### Problem to solve
Pick up the excerpt on moral judgments being built into language and continue it from its final sentence onward.

### Excerpt
####################
2. Morals Built into Language

But if there are no moral "intuitions," how have so many philosophers, and so many other intelligent persons, come to think that there are? The reason is that most of our moral judgments seem immediate, seem to be instantaneous and made without consideration of the probable consequences of an act. But this is so because these judgments have been, as it were, built into us by the social traditions and conventions and from our earliest infancy. They are built into the language. From its earliest days an infant hears the words "good baby" or "bad baby," "good doggie" or "bad doggie." Moral judgment is embodied in description, and confused with it. We absorb our moral judgments with our language. They are both parts of our social inheritance. The reason we know that lying is wicked and being mistaken is not necessarily so; that theft is wrong but transfer not necessarily so; that murder is monstrous but killing in self defense is justified, is that these judgments are embodied in the words themselves, by the judgments of our fellows and the generations that have gone before us.

Now no philosopher, to my knowledge, has held or holds that we know the meaning of words -- of black and white, dog and cat, table and chair, high and low -- by intuition. But some philosophers do seem to maintain that we know the meaning of good and bad, right and wrong, by some sort of intuition. They are held to be "indefinable" in some much more mysterious and "nonnatural" way than blue and yellow, up and down, right and left, are indefinable. (6)

Now the ethical tradition in which we have grown up, and the ethical valuations and judgments that go with it, impregnate and color all our thought. We pick them up in the same way as we do our language. Like our language, they condition our thought. They do not do so to quite the same extent as our language (for without the social inheritance of language it is doubtful that the individual could think, in any civilized sense of the term, at all); but our social ethical conventions and valuations condition our individual thought and attitudes to an enormous extent. It is because they are so habitual, immediate, and instantaneous that they are so often mistaken for "intuitions."

A writer like Henry Sidgwick(7) does sometimes confuse them with intuitions. Nevertheless, one of the great contributions that Sidgwick made to ethics was to examine and try to spell out the ethical tradition of his time and place with more care and in more detail than any of his predecessors had done. He did not call it the ethical tradition but the Morality of Common Sense. As he explains in the preface to the second edition of his Methods of Ethics: "The Morality that I examine in Book III is my own morality as much as it is any man's: it is, as I say, the 'Morality of Common Sense,' which I only attempt to represent in so far as I share it; I only place myself outside it either (1) temporarily, for the purpose of impartial criticism, or (2) in so far as I am forced beyond it by a practical consciousness of its incompleteness. I have certainly criticized this morality unsparingly...." (8)
####################
### Information supplied

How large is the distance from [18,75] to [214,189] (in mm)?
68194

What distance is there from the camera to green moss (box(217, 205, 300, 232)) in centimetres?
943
####################
### Written response
As a Benthamite (i.e., a direct and ad hoc) Utilitarian, Sidgwick sometimes criticizes "common sense" morality too hastily and cavalierly; but he is for the most part far more cautious and respectful in doing so than Bentham was. At one point, indeed, he pays eloquent tribute to it:

If, then, we are to regard the morality of Common Sense as a machinery of rules, habits, and sentiments, roughly and generally but not precisely or completely adapted to the production of the greatest possible happiness for sentient beings generally; and if, on the other hand, we have to accept it as the actually established machinery for attaining this end, which we cannot replace at once by any other, but can only gradually modify; it remains to consider the practical effects of the complex and balanced relation in which a scientific Utilitarian thus seems to stand to the Positive Morality of his age and country.

Generally speaking, he will clearly conform to it, and endeavor to promote its development in others. For, though the imperfection that we find in all the actual conditions of human existence -- we may even say in the universe at large as judged from a human point of view -- is ultimately found even in Morality itself, in so far as this is contemplated as Positive; still, practically, we are much less concerned with correcting and improving than we are with realizing and enforcing it. The Utilitarian must repudiate altogether that temper of rebellion against the established morality as something purely external and conventional, into which the reflective mind is always apt to fall when it is first convinced that its rules are not intrinsically reasonable. He must, of course, also repudiate as superstitious that awe of it as an absolute Divine Code which Intuitional moralists inculcate. Still, he will naturally contemplate it with reverence and wonder as a marvelous product of nature, the result of long centuries of growth, showing in many parts the same fine adaptation of means to complex exigencies as the most elaborate structures of physical organisms exhibit: he will handle it with respectful delicacy as a mechanism, constructed of the fluid element of opinions and dispositions, by the indispensable aid of which the actual quantum of human happiness is continually being produced: a mechanism which no "politicians or philosophers" could create, yet without which the harsher and coarser machinery of Positive Law could not be permanently maintained, and the life of man would become -- as Hobbes forcibly expresses it -- "solitary, poor, nasty, brutish, and short." (9)

Sidgwick goes on to say: "Still, as this actual moral order is admittedly imperfect, it will be the Utilitarian's duty to aid in improving it; just as the most orderly, law-abiding, member of a modern civilized society includes the reform of laws in his conception of political duty." (10)

This is all excellent as far as it goes. Still, it is not quite as easy to reform and improve traditional or common-sense (11) morality as Sidgwick and other classical Utilitarians too often seemed to suppose. Certainly I cannot agree, with Sidgwick, that "the only possible method" of modifying or supplementing common-sense morality is that of "pure empirical Hedonism." (12)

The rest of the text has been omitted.